The author is a little simplistic in his invocation of American nostalgia. Teddy Roosevelt preached that corporations needed to be controlled in the public interest but that was mostly fraud. Corporations may have been paranoid about FDR but they were still very much in control. Inequality stayed the same from the beginning to the end of his rule. But his empowering to some extent of unions did play a role in eventually creating the American Middle Class. Gene Debs was a much better American hero.
The author's "new democracy" scheme for America, though accepting capitalism, goes a long way towards expanding democracy in this country.
I think the author should have made his factual points less vague; as it is, his main concentration seems to be to exhort the reader.

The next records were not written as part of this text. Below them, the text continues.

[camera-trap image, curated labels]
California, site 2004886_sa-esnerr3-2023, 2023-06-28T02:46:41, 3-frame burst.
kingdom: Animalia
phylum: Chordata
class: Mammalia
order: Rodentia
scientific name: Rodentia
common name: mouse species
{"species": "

Rating:  Summary: The political landscape will never again look the same Review: When I first heard that Charles Derber's new book was entitled "Regime Change Begins at Home," I chuckled, and figured that he'd joined the Al Franken/Michael Moore wing of political sloganeering. Not that I have anything against Franken and Moore -- far from it -- but I expect greater depth from Derber, whose fine "Corporation Nation" was the first book to not only sound the alarm against corporate power but also dig into its roots. So I got a copy of "Regime Change Begins at Home" -- and found not only the hoped-for depth but also a entire new perspective on politics that, once seen, is obviously true. This is quite simply the most important political book I've read in years. I urge you to get a copy as soon as you can, read it, and spread the word to your friends to do the same. This is a book that can make a difference in the direction of our country and the world, but only if lots of people read it. Happily, Derber writes not like the academic he is but in a clear, simple, populist style. I won't go on and on. Suffice it to say that Derber, a sociologist and political economist at Boston University, uses the word "regime" not as an epithet but in its deepest meaning. He says that American political history since the Civil War has had only five regimes, each spanning several presidencies; we are now living in the Third Corporate Regime. The First Corporate Regime lasted from 1865 to 1901, when it was supplanted by the Progressive Regime; that was supplanted by the Second Corporate Regime during the Roaring Twenties; it gave way to the New Deal Regime, which lasted longer than any other but ended in 1980 as the Third Corporate Regime took power with Ronald Reagan. Regimes come and regimes go, Derber makes clear, and he delves into why they go and the necessary ingredients of regime change. Read this book and you will see George Bush, John kerry, and Howard Dean in new light. The good news is that Derber sees and describes wide cracks in the Third Corporate Regime, and suggests how to stick crowbars in them and get on with regime change. It all makes elegant sense. Please, for the good of our nation and the world, get this book and read it -- and act on its wisdom.